• **WORK TO BE COMPLETED**
Rewrite the part of the post on extended breastfeeding that runs from "This is a rather" to "today in the U.S.", putting "prolonged breastfeeding" in place of "extended breastfeeding".

---------- SUPPLIED PASSAGE

This is a rather old post, but as I read it, I had been hoping to see comments about extended breastfeeding and weaning. Particularly, I'd like to know what you all think about extended breastfeeding. I've done a little reading and it seems that in other similar animals (ie. non-human primates) that, based on a number of different factors such as size, etc, the offspring isn't weaned until between 2 to 7 years of age, often times.
In what I've read, a lot of women seem to reference this in support of extended breastfeeding and state that average weaning ages are closer to around 4-6 years, as opposed to the much younger ages that we often find today in the U.S.
I do recognize the benefits of breastfeeding, both biologically and psychologically, and I support breastfeeding if there aren't any other complications. That being said, I really feel that some of these weaning ages are just too old. A child of 4, 6, or 8 years of age takes full meals throughout the day, could even buy a meal if given money, is very active, and, typically, fairly capable of holding their own. Most children in the U.S. are not breastfed for such an extended length of time, and yet we turn out well enough. Sure, our country is obese and has a number of other health problems, but I have yet to hear that too brief periods of breastfeeding have been the root of these conditions. I honestly don't think breastfeeding is necessary at that late age.
Many women who support extended breastfeeding have, to some extent, blamed modern culture for placing the stigma on something so natural. There are a lot of ways of living that are natural. We wear excessive amounts of clothing and adornments and are surrounded by computers and machines. This is, in a sense, very unnatural. When we want to be natural, we go camping. On most other days, we sleep inside and use the microwave/stove/oven/grill, etc. We aren't in the wild and subject to invasion by countless pathogens with no way of defending ourselves. And we aren't starving either. That 8-year-old is just fine.

--------------------
---------- THE DATA

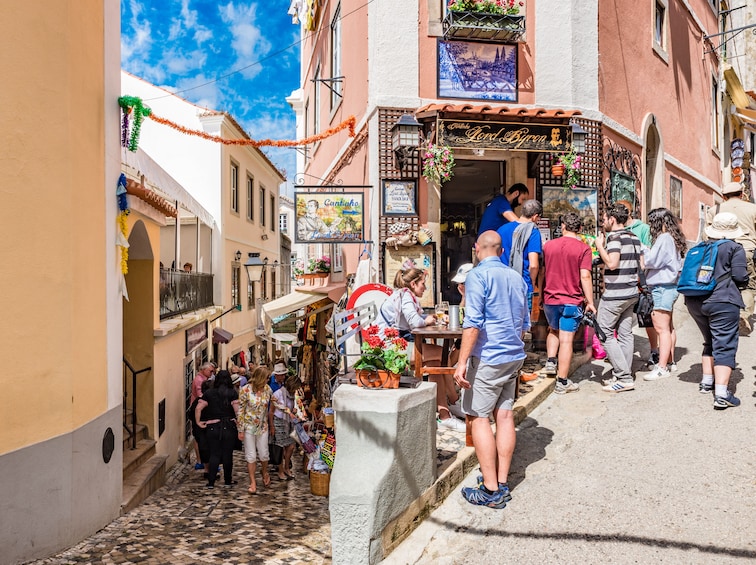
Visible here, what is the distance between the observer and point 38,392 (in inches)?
222

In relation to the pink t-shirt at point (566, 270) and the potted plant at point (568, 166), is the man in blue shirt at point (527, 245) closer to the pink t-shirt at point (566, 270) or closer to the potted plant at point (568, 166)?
the pink t-shirt at point (566, 270)

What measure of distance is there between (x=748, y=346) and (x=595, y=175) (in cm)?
344

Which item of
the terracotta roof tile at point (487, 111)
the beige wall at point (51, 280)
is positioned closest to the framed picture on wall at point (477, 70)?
the terracotta roof tile at point (487, 111)

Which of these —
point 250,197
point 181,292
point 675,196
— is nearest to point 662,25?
point 675,196

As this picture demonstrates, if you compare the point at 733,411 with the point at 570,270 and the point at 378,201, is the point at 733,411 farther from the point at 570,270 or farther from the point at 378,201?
the point at 378,201

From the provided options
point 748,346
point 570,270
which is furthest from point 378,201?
point 748,346

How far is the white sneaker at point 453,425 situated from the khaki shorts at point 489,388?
4.77 ft

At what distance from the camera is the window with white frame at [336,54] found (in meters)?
13.2

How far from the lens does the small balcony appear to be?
924 centimetres

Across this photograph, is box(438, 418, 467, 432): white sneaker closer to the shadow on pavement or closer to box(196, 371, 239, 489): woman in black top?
the shadow on pavement

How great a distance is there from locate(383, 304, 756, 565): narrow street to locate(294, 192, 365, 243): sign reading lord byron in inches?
163

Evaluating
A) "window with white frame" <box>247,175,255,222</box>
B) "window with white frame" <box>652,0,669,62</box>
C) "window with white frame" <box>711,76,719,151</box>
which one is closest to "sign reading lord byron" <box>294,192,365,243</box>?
"window with white frame" <box>652,0,669,62</box>

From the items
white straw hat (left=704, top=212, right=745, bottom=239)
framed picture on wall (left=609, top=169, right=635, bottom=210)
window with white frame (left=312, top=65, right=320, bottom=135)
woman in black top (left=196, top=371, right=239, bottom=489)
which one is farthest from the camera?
window with white frame (left=312, top=65, right=320, bottom=135)

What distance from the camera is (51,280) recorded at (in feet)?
18.8
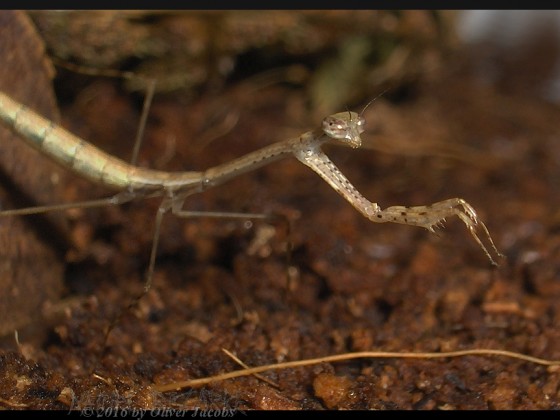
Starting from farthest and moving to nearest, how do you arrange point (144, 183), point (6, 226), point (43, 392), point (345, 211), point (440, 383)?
point (345, 211) → point (144, 183) → point (6, 226) → point (440, 383) → point (43, 392)

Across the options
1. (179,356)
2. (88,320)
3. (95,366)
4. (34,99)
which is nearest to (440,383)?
(179,356)

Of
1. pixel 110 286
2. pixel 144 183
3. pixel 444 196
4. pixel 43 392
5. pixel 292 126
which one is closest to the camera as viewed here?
pixel 43 392

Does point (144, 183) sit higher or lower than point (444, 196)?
lower

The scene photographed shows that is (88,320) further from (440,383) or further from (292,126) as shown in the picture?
(292,126)

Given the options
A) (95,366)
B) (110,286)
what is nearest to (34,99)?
(110,286)

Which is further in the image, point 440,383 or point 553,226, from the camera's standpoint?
point 553,226

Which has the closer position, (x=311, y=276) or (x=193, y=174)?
(x=193, y=174)

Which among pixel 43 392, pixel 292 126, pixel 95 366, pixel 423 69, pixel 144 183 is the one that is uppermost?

--------------------

• **RESPONSE AREA**
This is a rather old post, but as I read it, I had been hoping to see comments about prolonged breastfeeding and weaning. Particularly, I'd like to know what you all think about prolonged breastfeeding. I've done a little reading and it seems that in other similar animals (ie. non-human primates) that, based on a number of different factors such as size, etc, the offspring isn't weaned until between 2 to 7 years of age, often times.
In what I've read, a lot of women seem to reference this in support of prolonged breastfeeding and state that average weaning ages are closer to around 4-6 years, as opposed to the much younger ages that we often find today in the U.S.